Please don't put 5,4,3 or 2 p's in 29g had a friend to have 4 rb's in 29g all were death with in 6 months. a 75g would be good for 5 rb's for awhile. cheap food go to a bait shop. i would get some more input on these wonderful fish before you go and buy them. so ask questions.


----------



## Black-Phoenix (Oct 21, 2003)

yeah sorry no 5 Ps







and the chepest feeders are cought your self...buy a $10 minnow trap from walmart and a bag of bread or dog food.....all the feeders you will ever need.


----------



## InIndiana (Nov 6, 2003)

cheapest food is never the best way to go


----------



## MR HARLEY (Aug 12, 2003)

InIndiana said:


> cheapest food is never the best way to go











5p's in a 29 gallon is asking for trouble...
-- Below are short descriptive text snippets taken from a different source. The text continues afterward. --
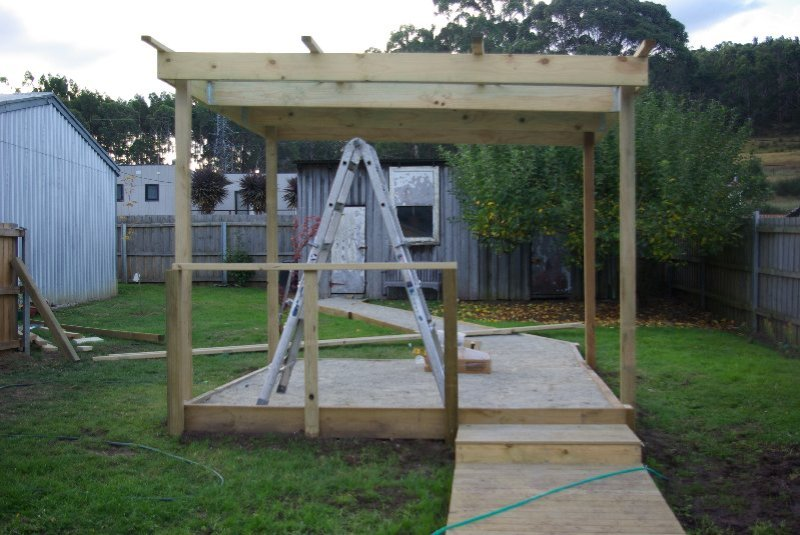 Pergola still under construction.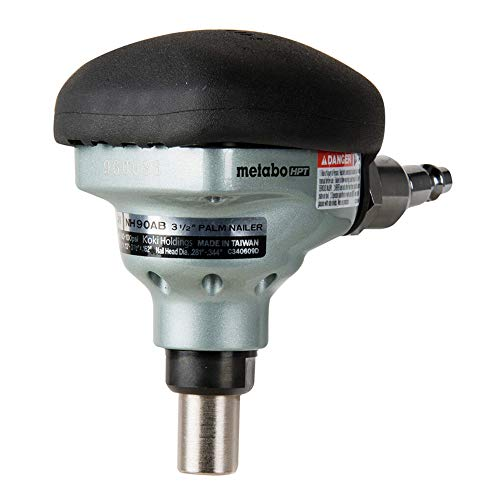 "Metabo HPT Palm Nailer, Pneumatic, Accepts Nails From 2-1/2"" to 3-1/2"", 360° Swivel Fitting, Over-Molded Rubber Grip, Ideal For Joist Hangers & Metal Connectors (NH90AB)"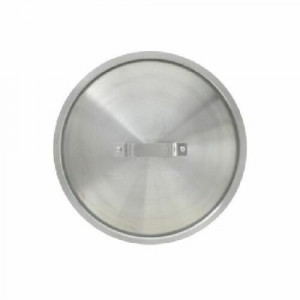 """Cover for 10"""" fry pan"""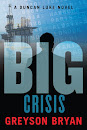 Available now:  BIG: Crisis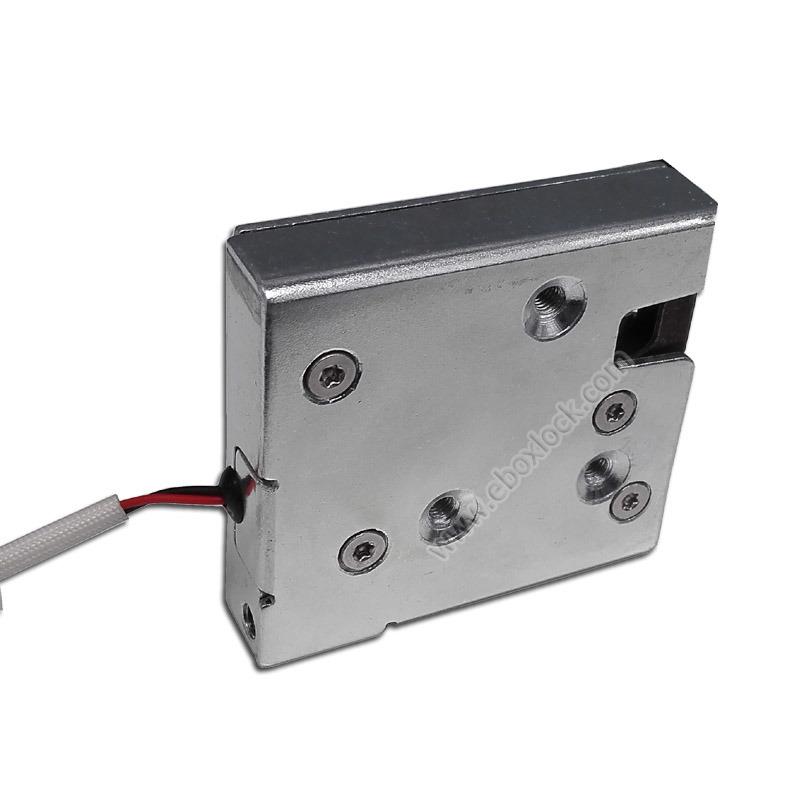 Hohe sicherheits elektrischer schrank verschluss mit for Schrank verschluss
Try upgradeing to something bigger like a 75 or bigger .preferably bigger...
Good luck


----------



## vlahos (Sep 7, 2003)

a single irritan in a 29 may work...as for five pygos you'll need a 75-90g tank.


----------



## JeFFLo (Aug 29, 2003)

cheapest live food is feeder 10 cents each


----------



## oscar man (Aug 25, 2003)

do not put 5 piranhas in a 29g. maybe a gold spilo but i would trade it for a 30g cause you will gain an extra 6 inches in length which you will neeed for p's. look around for goood deals in your local area or at the local fish store and get a larger tank. if you want to get like 5 piranhas then i would get a minimum of a 75g but a 90g or 125g would be a lot better.


----------



## 14_blast (Oct 6, 2003)

> JeFFLo Posted on Nov 19 2003, 08:20 PM cheapest live food is feeder 10 cents each


I concur. If you want to spend a little more, say $1, you can get an ounce of live brine or an ounce of live tubifex worms.


----------